### [Texto para leitura]
____

É justamente para cumprir essa função que existem as chamadas virtudes intelectuais. Ao contrário das virtudes de caráter, as virtudes intelectuais estão relacionadas ao modo como o sujeito pensa, organiza seus atos e decide o que irá ou não fazer. De todas as virtudes intelectuais (que envolvem, por exemplo, sabedoria, episteme, técnica, dentre outras), Aristóteles considera que a mais importante seja a prudência. Ser prudente é conseguir, em uma situação real, perceber quais são os fins a serem buscados e qual a melhor forma de fazer isso. Não devemos cometer o erro de misturar prudência com astúcia ou esperteza. Uma pessoa astuta ou esperta é aquela que consegue encontrar os meios adequados para chegar ao objetivo que pretendia. Prudência é isso e muito além. Não basta que a pessoa seja apta a conseguir o que quer. É preciso também que aquilo que ela quer alcançar seja bom, e que os meios para isso também sejam bons. Uma pessoa não pode ser realmente virtuosa sem ser prudente, e o contrário também é verdade.

____

### [Listagem de dados]
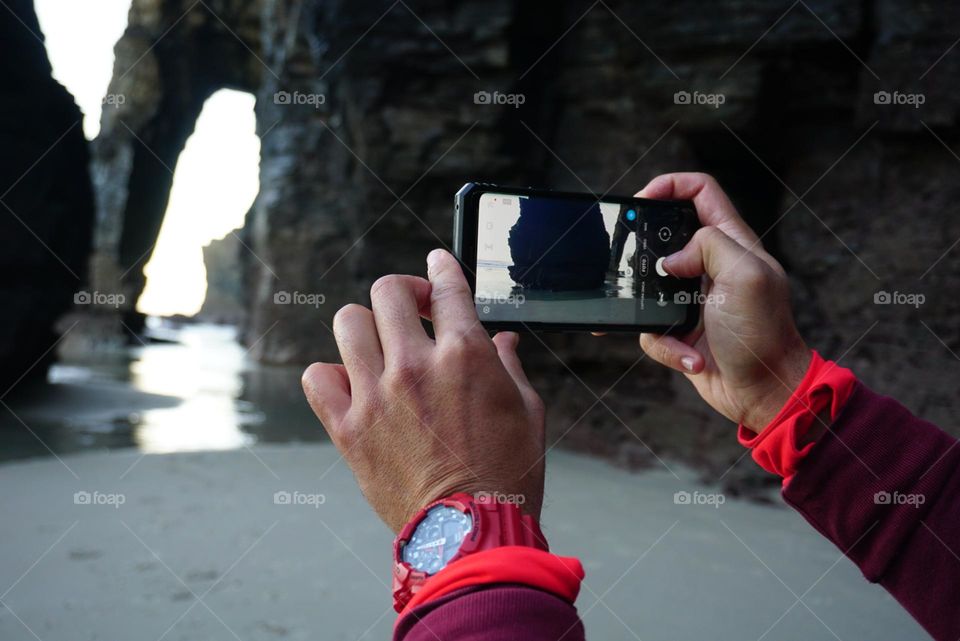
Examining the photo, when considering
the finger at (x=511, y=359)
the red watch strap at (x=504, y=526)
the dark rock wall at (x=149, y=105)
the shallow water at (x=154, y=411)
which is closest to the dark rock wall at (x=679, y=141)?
the shallow water at (x=154, y=411)

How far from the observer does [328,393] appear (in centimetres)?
77

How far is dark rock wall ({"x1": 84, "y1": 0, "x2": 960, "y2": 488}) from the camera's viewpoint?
11.8 ft

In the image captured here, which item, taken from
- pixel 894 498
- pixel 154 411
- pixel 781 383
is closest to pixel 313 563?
pixel 781 383

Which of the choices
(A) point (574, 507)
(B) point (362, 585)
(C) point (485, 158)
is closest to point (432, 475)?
(B) point (362, 585)

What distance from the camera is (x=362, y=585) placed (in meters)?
2.49

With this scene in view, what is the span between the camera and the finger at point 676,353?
118 centimetres

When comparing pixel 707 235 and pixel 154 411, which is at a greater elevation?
pixel 707 235

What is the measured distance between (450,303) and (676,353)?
58 cm

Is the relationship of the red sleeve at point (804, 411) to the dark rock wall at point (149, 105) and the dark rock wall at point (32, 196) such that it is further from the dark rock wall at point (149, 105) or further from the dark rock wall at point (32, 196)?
the dark rock wall at point (149, 105)

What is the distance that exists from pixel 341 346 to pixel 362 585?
77.1 inches

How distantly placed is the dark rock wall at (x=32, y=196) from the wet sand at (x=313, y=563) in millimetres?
3179

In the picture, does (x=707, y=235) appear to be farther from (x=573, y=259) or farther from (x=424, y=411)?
(x=424, y=411)

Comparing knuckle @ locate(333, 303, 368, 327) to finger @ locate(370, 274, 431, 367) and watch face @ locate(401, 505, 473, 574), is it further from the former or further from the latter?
watch face @ locate(401, 505, 473, 574)

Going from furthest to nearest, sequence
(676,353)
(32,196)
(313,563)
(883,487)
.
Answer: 1. (32,196)
2. (313,563)
3. (676,353)
4. (883,487)
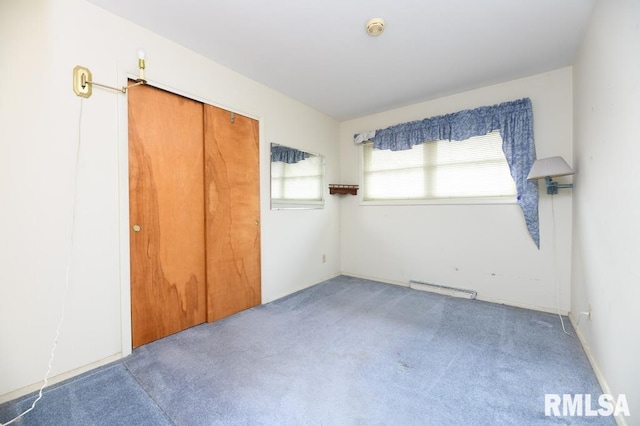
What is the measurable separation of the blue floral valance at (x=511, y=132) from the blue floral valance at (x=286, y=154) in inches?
63.3

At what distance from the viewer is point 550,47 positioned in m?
2.22

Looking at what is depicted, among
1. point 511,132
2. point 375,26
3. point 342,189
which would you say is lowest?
point 342,189

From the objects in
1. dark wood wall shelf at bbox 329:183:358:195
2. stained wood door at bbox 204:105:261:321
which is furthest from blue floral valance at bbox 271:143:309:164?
dark wood wall shelf at bbox 329:183:358:195

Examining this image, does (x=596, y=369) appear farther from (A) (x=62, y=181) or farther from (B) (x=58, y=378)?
(A) (x=62, y=181)

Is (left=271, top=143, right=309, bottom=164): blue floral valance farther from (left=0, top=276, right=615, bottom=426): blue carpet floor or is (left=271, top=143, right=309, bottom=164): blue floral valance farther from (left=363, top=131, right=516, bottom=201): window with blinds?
(left=0, top=276, right=615, bottom=426): blue carpet floor

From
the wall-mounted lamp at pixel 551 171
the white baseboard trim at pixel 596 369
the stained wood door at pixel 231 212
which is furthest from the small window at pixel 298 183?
the white baseboard trim at pixel 596 369

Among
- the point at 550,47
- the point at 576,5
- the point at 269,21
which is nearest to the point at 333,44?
the point at 269,21

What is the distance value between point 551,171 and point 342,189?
2370 mm

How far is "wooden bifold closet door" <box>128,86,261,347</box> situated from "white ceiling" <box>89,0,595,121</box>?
55cm

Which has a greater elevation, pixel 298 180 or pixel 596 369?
pixel 298 180

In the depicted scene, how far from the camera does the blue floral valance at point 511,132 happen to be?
2665 millimetres

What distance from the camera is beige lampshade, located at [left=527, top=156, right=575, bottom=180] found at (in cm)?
225

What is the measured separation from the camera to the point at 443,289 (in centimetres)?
323

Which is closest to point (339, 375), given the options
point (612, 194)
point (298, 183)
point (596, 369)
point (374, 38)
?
point (596, 369)
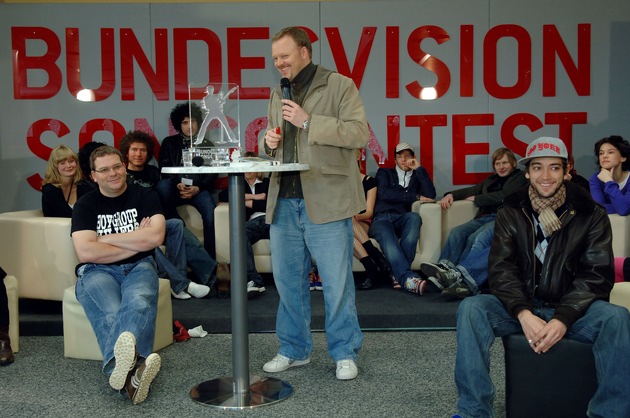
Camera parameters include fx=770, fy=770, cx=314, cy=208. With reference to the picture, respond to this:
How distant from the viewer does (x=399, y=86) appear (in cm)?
661

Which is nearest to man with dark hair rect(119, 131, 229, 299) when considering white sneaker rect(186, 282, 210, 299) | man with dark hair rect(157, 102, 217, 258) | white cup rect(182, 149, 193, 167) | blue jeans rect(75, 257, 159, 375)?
white sneaker rect(186, 282, 210, 299)

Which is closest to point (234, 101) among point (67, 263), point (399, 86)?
point (67, 263)

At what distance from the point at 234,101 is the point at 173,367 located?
140 cm

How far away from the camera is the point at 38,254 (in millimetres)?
4695

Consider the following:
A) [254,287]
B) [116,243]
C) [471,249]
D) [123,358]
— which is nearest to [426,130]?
[471,249]

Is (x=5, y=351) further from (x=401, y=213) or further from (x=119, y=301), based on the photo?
(x=401, y=213)

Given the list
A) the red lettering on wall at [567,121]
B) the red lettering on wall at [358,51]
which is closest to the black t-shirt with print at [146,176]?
the red lettering on wall at [358,51]

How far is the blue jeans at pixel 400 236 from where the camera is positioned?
541 centimetres

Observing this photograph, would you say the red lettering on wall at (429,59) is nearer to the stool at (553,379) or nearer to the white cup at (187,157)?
the white cup at (187,157)

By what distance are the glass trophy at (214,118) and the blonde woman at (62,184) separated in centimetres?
201

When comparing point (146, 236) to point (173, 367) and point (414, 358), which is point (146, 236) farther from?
point (414, 358)

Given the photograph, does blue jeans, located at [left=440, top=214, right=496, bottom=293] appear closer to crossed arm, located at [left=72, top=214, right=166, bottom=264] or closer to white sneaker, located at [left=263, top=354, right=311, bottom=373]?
white sneaker, located at [left=263, top=354, right=311, bottom=373]

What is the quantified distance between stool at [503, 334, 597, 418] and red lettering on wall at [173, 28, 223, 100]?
4465 millimetres

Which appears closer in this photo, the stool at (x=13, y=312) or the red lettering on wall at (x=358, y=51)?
the stool at (x=13, y=312)
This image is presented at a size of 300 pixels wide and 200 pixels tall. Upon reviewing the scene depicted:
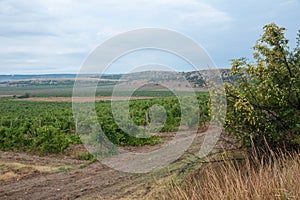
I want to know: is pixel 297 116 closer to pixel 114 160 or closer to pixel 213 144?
pixel 213 144

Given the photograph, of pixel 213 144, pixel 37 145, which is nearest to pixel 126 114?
pixel 37 145

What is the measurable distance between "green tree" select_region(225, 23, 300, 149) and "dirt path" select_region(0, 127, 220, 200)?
4.61 feet

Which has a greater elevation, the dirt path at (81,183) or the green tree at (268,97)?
the green tree at (268,97)

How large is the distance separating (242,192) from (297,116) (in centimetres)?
277

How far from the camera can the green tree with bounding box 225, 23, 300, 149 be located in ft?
19.0

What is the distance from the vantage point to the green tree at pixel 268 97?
19.0ft

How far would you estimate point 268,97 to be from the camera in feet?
18.9

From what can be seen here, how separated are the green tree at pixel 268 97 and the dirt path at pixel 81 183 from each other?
4.61 ft

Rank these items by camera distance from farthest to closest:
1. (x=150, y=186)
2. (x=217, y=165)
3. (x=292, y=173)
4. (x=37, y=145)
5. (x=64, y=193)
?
1. (x=37, y=145)
2. (x=64, y=193)
3. (x=150, y=186)
4. (x=217, y=165)
5. (x=292, y=173)

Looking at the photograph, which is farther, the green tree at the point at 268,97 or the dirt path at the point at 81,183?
the dirt path at the point at 81,183

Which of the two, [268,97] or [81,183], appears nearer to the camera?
[268,97]

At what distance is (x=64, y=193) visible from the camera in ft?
24.5

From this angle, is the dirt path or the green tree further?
the dirt path

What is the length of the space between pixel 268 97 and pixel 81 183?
4804 mm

____

### [Tarefas a realizar]
[A] Responda com base no texto sobre a prudência:
(i) Qual virtude intelectual Aristóteles considera a mais importante?
(ii) Com o que não se deve misturar a prudência?
(iii) Como o texto define uma pessoa astuta ou esperta?
[B] Selecione todas as linhas dos registros que contêm a palavra "stool", levando em conta a diferença entre maiúsculas e minúsculas.
Os registros não têm relação alguma com o texto.

### [Respostas das tarefas]
[A]
(i) A prudência.
(ii) Com a astúcia ou a esperteza.
(iii) É aquela que consegue encontrar os meios adequados para chegar ao objetivo que pretendia.

[B]
Observing this photograph, would you say the red lettering on wall at (429,59) is nearer to the stool at (553,379) or nearer to the white cup at (187,157)?
What is the quantified distance between stool at [503, 334, 597, 418] and red lettering on wall at [173, 28, 223, 100]?
Which appears closer in this photo, the stool at (x=13, y=312) or the red lettering on wall at (x=358, y=51)?
the stool at (x=13, y=312)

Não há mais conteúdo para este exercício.